Is India ready for a phone revolution?

Business Standard | November 14, 2005

With one stroke of the pen, as it were, Communications Minister Dayanidhi Maran has changed the landscape of the long-distance telecom market in the country, and has come that much closer to his One India plan under which long-distance call rates will not be very different from local rates.

While last week's decision to dramatically lower entry fees and revenue shares is a plus, the real advance is the decision to do away with onerous rollout obligations that long-distance players had to accept.

Now, instead of having just a handful of players in the long-distance market, there will be a rush of new players, including perhaps MTNL and Hutch (probably through its partner Essar, since Hutch is a pure play mobile operator worldwide) and other MNCs that have been waiting to get into this lucrative market.

Since access providers like Bharti, Hutch, Reliance and the Tatas have now been allowed to provide Internet telephony as well, the pressure on long-distance rates will be severe.

Of course, the biggest competitive pressure will come from the fact that, by the end of the month, the telecom regulator will probably give effect to the carrier access code, which will allow users of one telecom service, say Airtel, to dial an access code and use Reliance's long-distance services, say, to carry a call from Mumbai to Delhi.

So, over a period of time, tariffs should fall by a lot more than the 9 percentage points Mr Maran has mentioned.
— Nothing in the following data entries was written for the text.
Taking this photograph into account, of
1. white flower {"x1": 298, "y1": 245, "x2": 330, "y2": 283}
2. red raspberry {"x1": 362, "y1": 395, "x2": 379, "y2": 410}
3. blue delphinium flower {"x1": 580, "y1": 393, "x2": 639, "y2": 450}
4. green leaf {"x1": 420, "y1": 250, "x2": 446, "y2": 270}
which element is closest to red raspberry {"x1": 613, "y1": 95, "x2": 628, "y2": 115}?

The minister calculated this by simply deducting the new revenue share licence fee of 6 per cent from the existing 15 per cent.
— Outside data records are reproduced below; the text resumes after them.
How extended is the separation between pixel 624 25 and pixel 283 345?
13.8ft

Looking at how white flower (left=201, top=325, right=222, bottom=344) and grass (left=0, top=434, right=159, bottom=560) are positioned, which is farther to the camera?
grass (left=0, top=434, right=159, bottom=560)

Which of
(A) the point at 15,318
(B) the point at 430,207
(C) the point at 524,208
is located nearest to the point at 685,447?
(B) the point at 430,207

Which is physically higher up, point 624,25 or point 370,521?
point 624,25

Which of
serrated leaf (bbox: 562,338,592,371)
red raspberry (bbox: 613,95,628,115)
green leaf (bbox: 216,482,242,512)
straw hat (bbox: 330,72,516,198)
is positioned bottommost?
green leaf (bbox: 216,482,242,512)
Mr Maran's miracle, of course, is not without its share of problems. For, while most telcos have welcomed the announcement, any challenge before the TDSAT could cause problems since the regulator Trai's mandatory recommendations were not sought before coming up with a new policy. It is curious that, just a month ago, the same long-distance telcos had asked for a compensation of Rs 2,805 crore (Rs 28.05 billion) if the market was opened up!

Also, for newcomers like Vonage and Skype (who have set the long-distance market afire internationally) to come to India with Internet telephony, they will not just have to apply for a long-distance licence (which will cost a mere Rs 2.5 crore now), they will also need what's called an "access licence", which is either a fixed line or a mobile service provider's licence.
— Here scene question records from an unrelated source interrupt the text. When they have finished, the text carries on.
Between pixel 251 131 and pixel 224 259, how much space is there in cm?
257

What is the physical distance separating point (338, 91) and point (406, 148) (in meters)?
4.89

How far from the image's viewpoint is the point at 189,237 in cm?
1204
While a new mobile licence is not possible since there is no spectrum, even a fixed-line licence (through the unified access service licence) is expensive - an all-India one still costs around Rs 1,500 crore (Rs 15 billion). So Mr Maran needs to rationalise other licence fees as well.

The decision to curb the future of standalone Internet service providers is inexplicable. And unless Mr Maran moves on reducing the access deficit charge on long-distance traffic (the minister is reluctant since this will hurt the public sector BSNL), One India will remain just that much further away.